#### [Problem requirements]
Present the data below as a Markdown table with columns "No." and "Text", starting at the first line and ending at the line that contains "Bohlam Pilot Lamp". Number the rows, skip blank lines, and leave the pictures out.

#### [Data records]
===
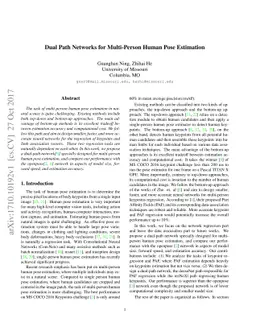 Dual Path Networks for Multi-Person Human Pose Estimation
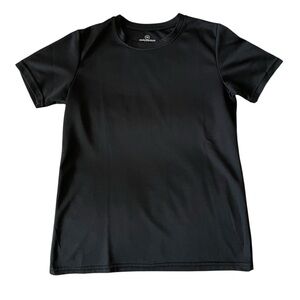 Real Essentials Black Kids Short Sleeve Tee, Size Youth Large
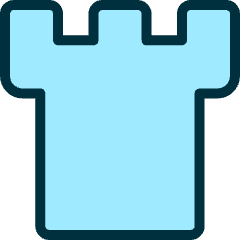 Army Fortress Icon from Ultimate Duotone Set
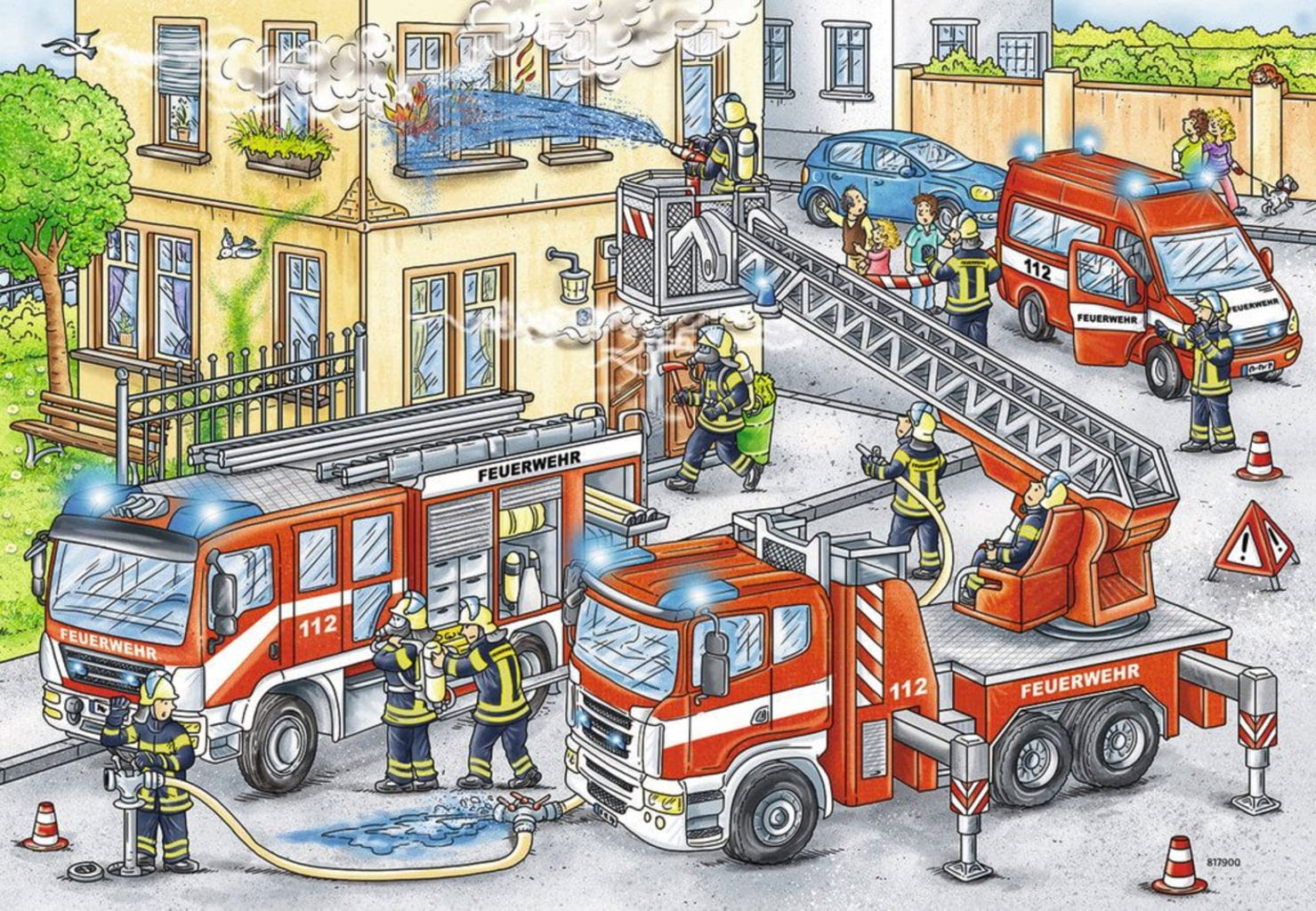 Kinderpuzzle 2x24 Teile - Bei der Feuerwehr - Image 3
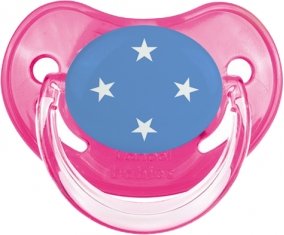 Drapeau États fédérés de Micronésie Sucete Physiologique Rose classique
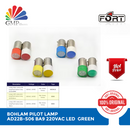 Bohlam Pilot Lamp AD22B-S06 BA9 220VAC LED  Green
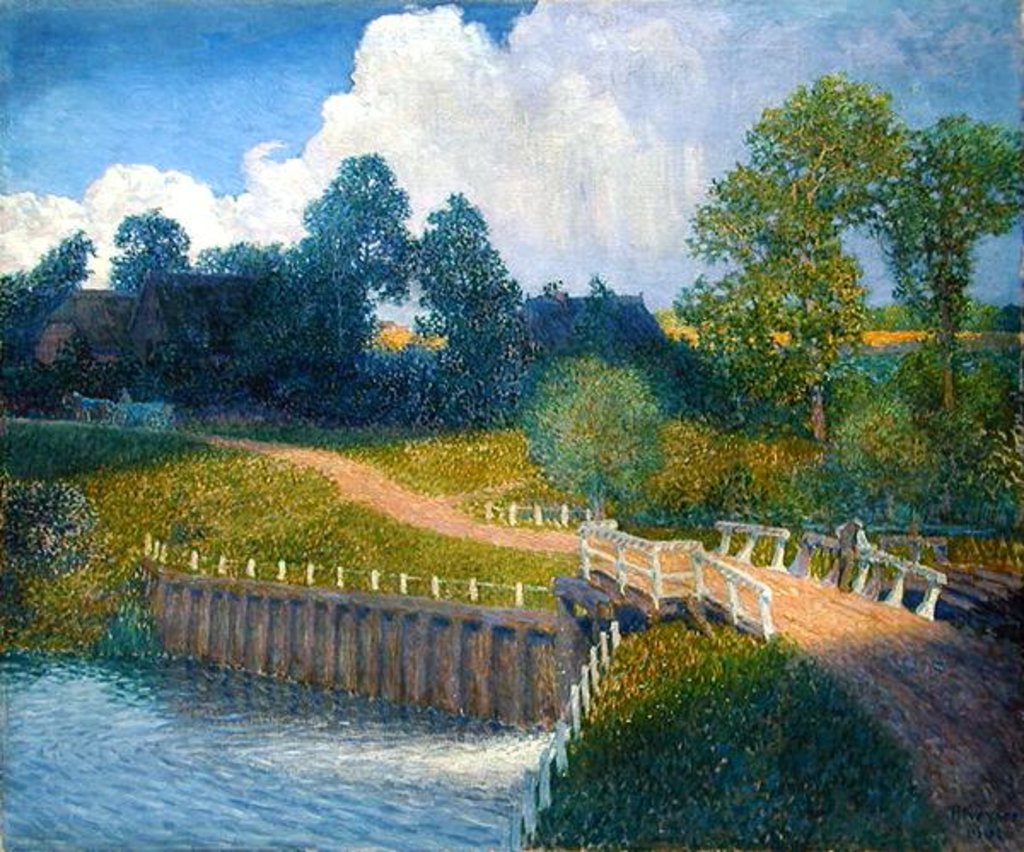 Detail of The Floodgate at Wohldorf, 1901 by Jean Paul Kayser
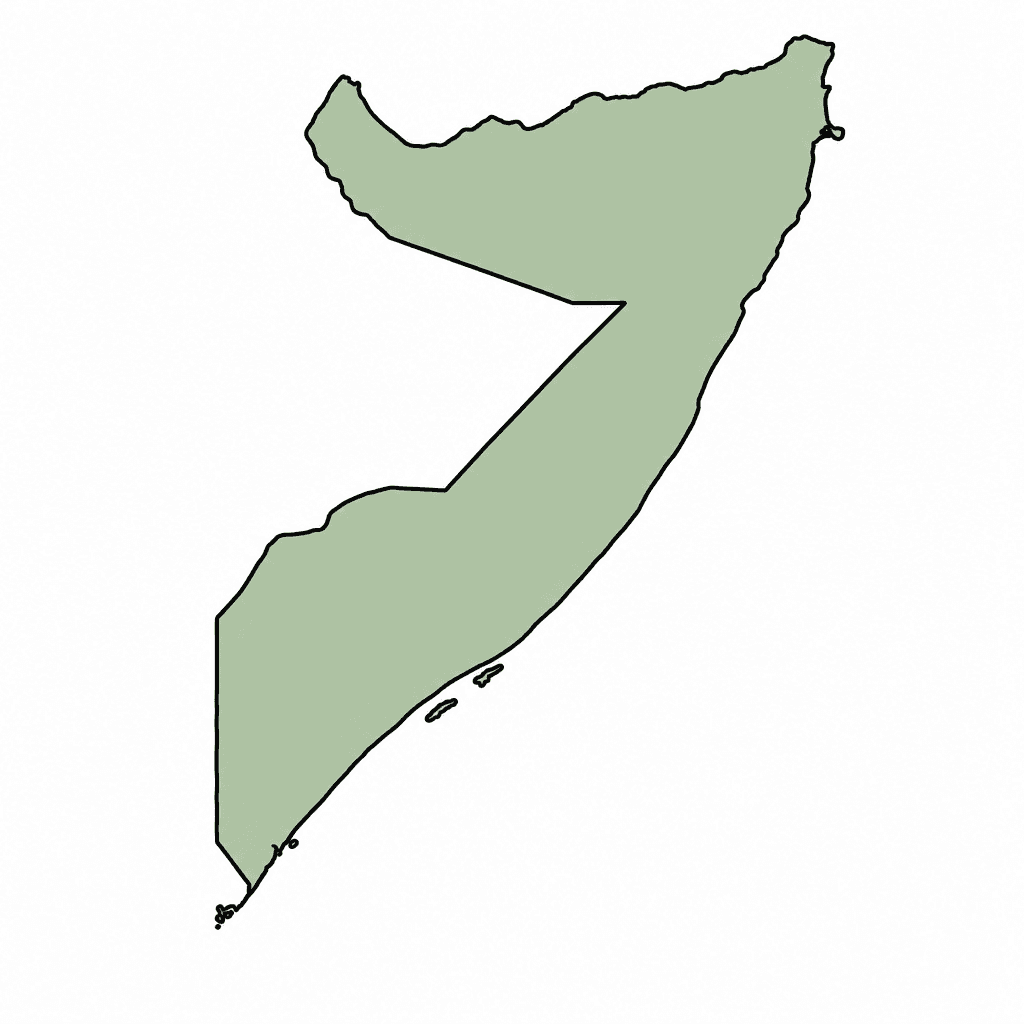 Somalia Map Outline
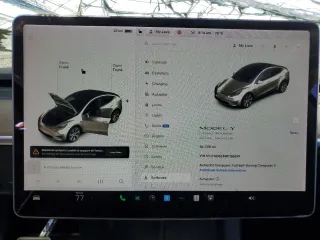 2021 Tesla Model Y Long Range with VIN 5YJYGDEE4MF196641, listed as a Copart auction lot 49305755 with 54,346 mi miles and Salvage Title. Bid and sale history available at carsss.com. Image 9.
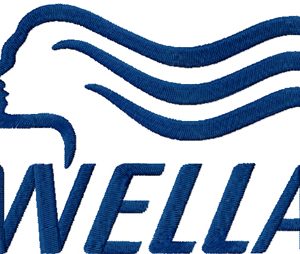 Wella classic logo embroidery design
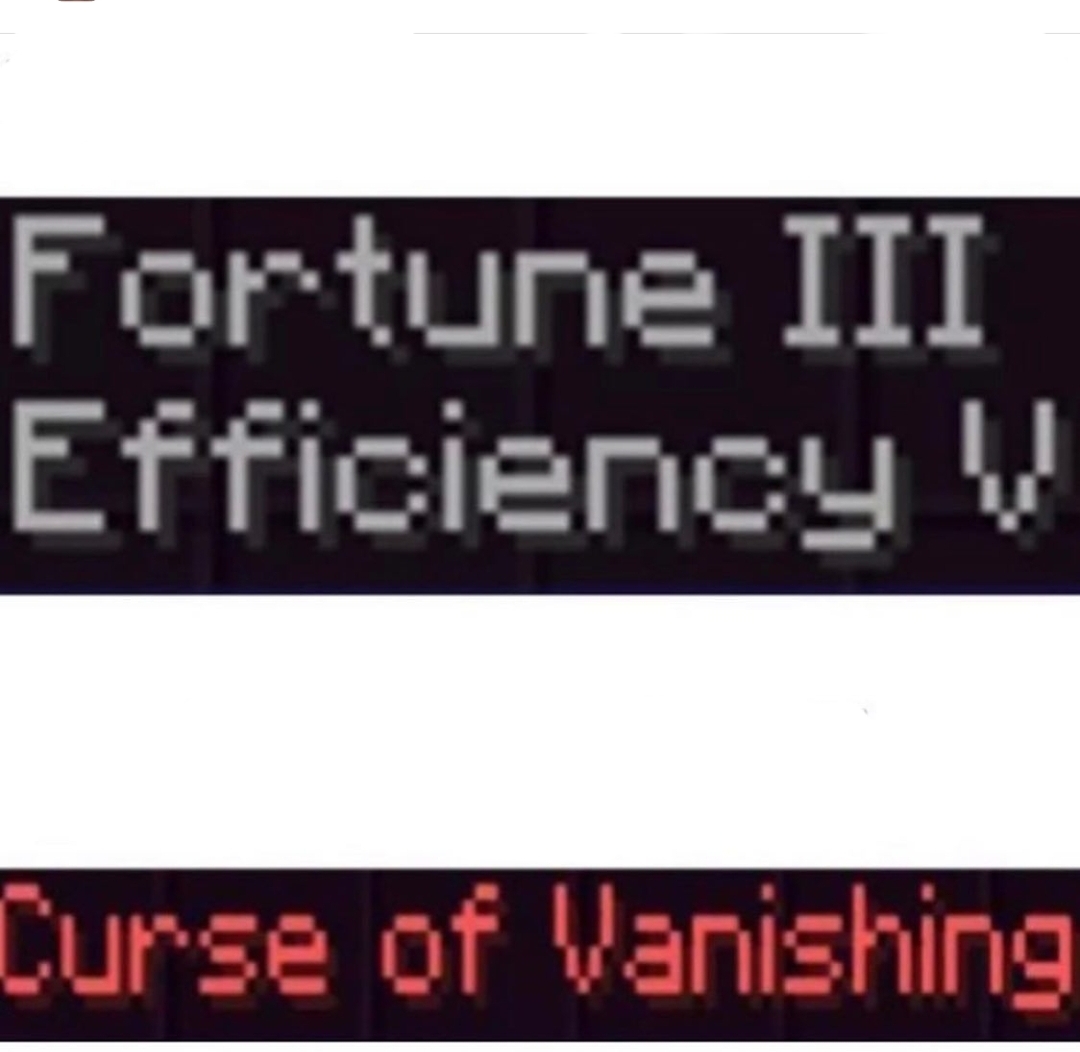Minecraft Curse Of Vanishing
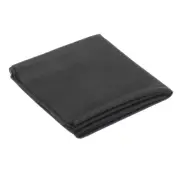 Black Speaker Mesh Grill Stereo Fabric Dustproof 50cm x 150cm 20" x 59"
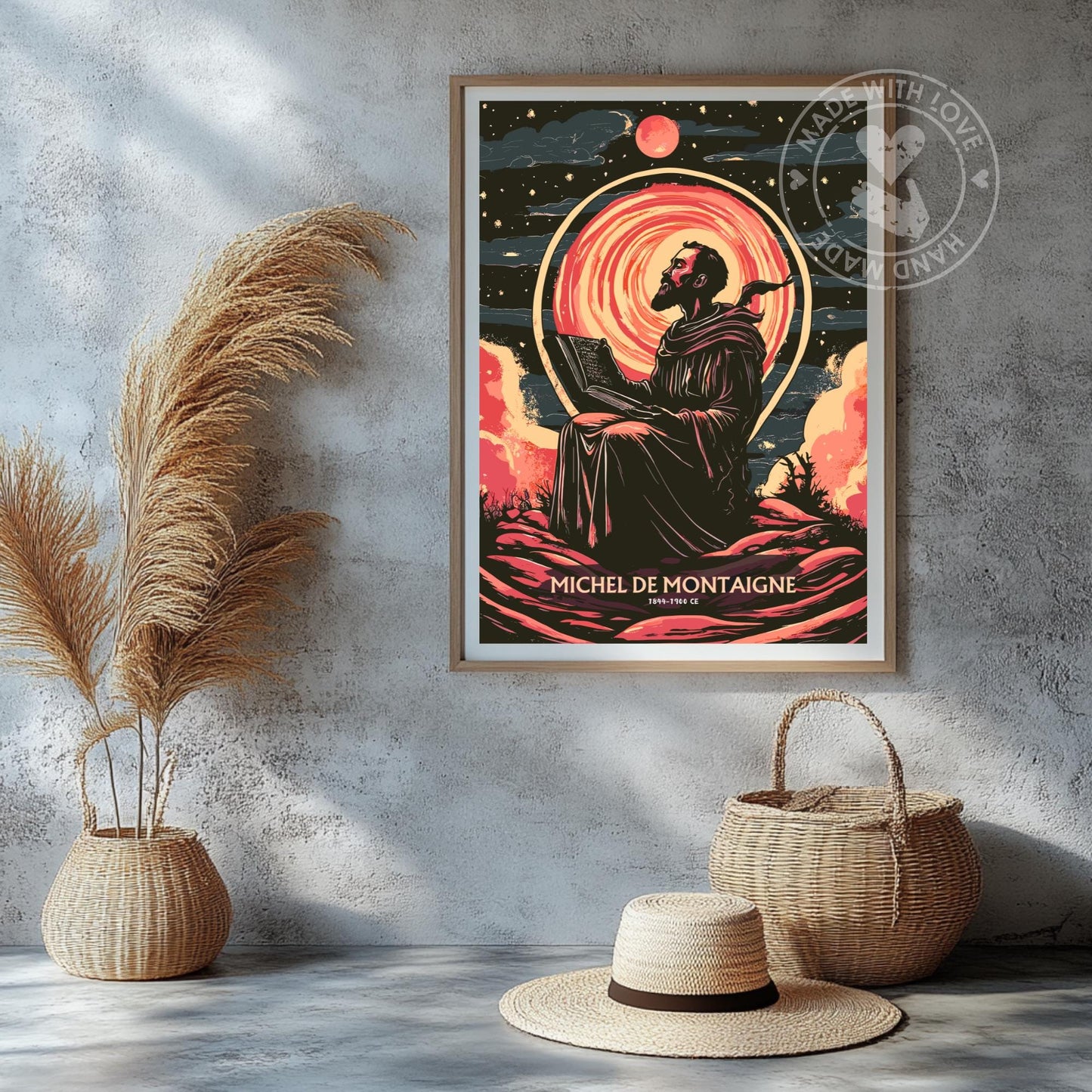 Michel de Montaigne Philosopher Print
===
#### [Written solution]
| No. | Text |
|---|---|
| 1 |  Dual Path Networks for Multi-Person Human Pose Estimation |
| 2 |  Real Essentials Black Kids Short Sleeve Tee, Size Youth Large |
| 3 |  Army Fortress Icon from Ultimate Duotone Set |
| 4 |  Kinderpuzzle 2x24 Teile - Bei der Feuerwehr - Image 3 |
| 5 |  Drapeau États fédérés de Micronésie Sucete Physiologique Rose classique |
| 6 |  Bohlam Pilot Lamp AD22B-S06 BA9 220VAC LED  Green |